Bolivie : une défaite pour le MAS22/10/20252025Journal/medias/journalnumero/images/2025/10/une_2986-c.jpg.445x577_q85_box-0%2C7%2C1262%2C1644_crop_detail.jpg

Dans le monde

Bolivie

une défaite pour le MAS

Depuis le 19 octobre, second tour de l’élection présidentielle, la droite dirige à nouveau la Bolivie. Les choses se sont jouées au premier tour, le 19 août, quand le MAS (Mouvement vers le socialisme), au pouvoir depuis vingt ans, s’est effondré.

Le MAS avait encore recueilli 55 % des voix dès le premier tour aux élections de 2020, mais n’en a obtenu cette fois que 3,5 %.

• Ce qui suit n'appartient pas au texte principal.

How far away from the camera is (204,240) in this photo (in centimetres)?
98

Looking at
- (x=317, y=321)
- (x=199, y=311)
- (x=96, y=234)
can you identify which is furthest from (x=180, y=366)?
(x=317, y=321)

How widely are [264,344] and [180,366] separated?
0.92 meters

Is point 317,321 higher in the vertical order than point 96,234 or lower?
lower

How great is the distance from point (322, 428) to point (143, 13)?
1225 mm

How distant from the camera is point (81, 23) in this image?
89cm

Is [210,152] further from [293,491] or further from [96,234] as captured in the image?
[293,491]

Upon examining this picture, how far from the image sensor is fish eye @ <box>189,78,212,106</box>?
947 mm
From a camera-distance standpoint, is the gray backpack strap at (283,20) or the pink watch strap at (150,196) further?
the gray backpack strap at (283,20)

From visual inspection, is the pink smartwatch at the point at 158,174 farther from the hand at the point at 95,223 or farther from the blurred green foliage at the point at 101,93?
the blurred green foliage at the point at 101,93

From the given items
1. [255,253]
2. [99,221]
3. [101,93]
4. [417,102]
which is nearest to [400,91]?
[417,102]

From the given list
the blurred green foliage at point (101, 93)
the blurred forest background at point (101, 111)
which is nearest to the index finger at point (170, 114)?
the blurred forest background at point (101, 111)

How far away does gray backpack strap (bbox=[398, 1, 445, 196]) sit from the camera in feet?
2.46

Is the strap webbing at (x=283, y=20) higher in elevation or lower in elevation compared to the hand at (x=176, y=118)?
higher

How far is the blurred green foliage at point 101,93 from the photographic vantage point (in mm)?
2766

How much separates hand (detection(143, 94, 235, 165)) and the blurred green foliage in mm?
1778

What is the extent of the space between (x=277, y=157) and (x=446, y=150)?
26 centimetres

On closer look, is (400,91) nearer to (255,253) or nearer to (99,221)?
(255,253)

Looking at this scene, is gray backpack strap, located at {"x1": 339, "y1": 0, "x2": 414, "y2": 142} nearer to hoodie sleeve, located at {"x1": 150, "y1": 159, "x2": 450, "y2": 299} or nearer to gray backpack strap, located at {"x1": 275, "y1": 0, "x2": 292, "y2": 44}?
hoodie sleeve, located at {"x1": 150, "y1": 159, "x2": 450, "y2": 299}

Les deux candidats de droite arrivés au second tour ont cumulé près de 80 % des voix. L’un des deux, Tuto Quiroga, représentait la droite classique, celle des propriétaires, de la bourgeoisie blanche, des éleveurs et des planteurs de soja de la région de Santa Cruz, qui rêvent depuis vingt ans de se débarrasser du MAS. La surprise est venue du second : Rodrigo Paz, maire de Tarija, qui a remporté 55 % des suffrages au second tour. Il se présentait comme différent, promoteur d’un nébuleux « capitalisme pour tous ». Il a réussi à faire oublier les scandales de corruption auxquels il avait été mêlé à Tarija et s’est bien gardé de dire qu’il reviendrait sur les réformes sociales mises en place ces vingt dernières années. Il était surtout accompagné d’un ex-policier, le « capitaine » Lara, populaire après avoir été licencié pour avoir dénoncé la corruption de ses supérieurs. Son succès au premier tour a même été fêté à El Alto, ville pauvre située au-dessus de La Paz, à l’origine de plusieurs soulèvements par le passé et jusque-là fief historique du MAS.

L’arrivée au pouvoir du MAS, avec l’élection d’Evo Morales, en 2005, avait fait suite à de grandes luttes sociales. La population, écrasée par la pauvreté, réclamait le contrôle des ressources : l’accès gratuit à l’eau, l’appropriation des revenus de l’exploitation du gaz et du pétrole, aux mains de compagnies étrangères. En 2006, la « nationalisation » de celles-ci ne fut que très partielle mais permit une distribution des profits plus favorable à la Bolivie, qui généra pendant plus de dix ans d’énormes revenus pour l’État. Evo Morales, puis son successeur, Luis Arce, choisirent de les utiliser pour répondre aux besoins élémentaires de la population. Près de 30 000 points d’alphabétisation furent installés dans le pays, des routes, des hôpitaux, des écoles furent construites. La population bénéficia de bons alimentaires et de subventions sur les carburants. Son niveau de vie augmenta et la grande pauvreté diminua fortement. Un minimum vieillesse, une aide financière pour la scolarisation des enfants et la gratuité des soins furent mises en place.

Ce relatif développement était cependant dépendant de l’évolution des cours mondiaux du gaz. En effet, le MAS ne voulait pas s’en prendre à la bourgeoisie nationale, aux grands propriétaires fonciers et aux patrons, qui furent même gagnants eux aussi, bénéficiant de prix garantis. Or, depuis dix ans, les gisements s’épuisent et la production a chuté de 59 millions de mètres cubes par jour en 2014, à 37 en 2023. Les réserves en dollars n’ont pas permis de maintenir le système bien longtemps et la crise a éclaté. La pénurie de carburant s’est généralisée, ralentissant toute l’économie et alimentant l’inflation. Celle-ci est passée de 2 % en 2024 à 25 % aujourd’hui et beaucoup de produits alimentaires sont devenus inaccessibles.

Tous les bénéfices sociaux des années précédentes sont donc en train de disparaître et le MAS s’est lui-même disqualifié par son attitude. La guerre ouverte entre ses principaux dirigeants, Evo Morales et Luis Arce, les scandales et procès, les conflits violents entre différentes composantes du MAS : cultivateurs de coca et indigènes, mineurs coopérativistes devenus capitalistes et mineurs salariés, tout cela a miné le soutien populaire. Dans ces élections, Evo Morales, qui ne peut plus se présenter, avait appelé à l’abstention et celle-ci a explosé, montrant que, malgré tout, il bénéficie encore d’un soutien populaire important.

Les griffes du capitalisme mondial se sont refermées sur la Bolivie, sur les tentatives de réforme de Morales et sur la révolte de son peuple. Mais celle-ci réapparaîtra tôt ou tard.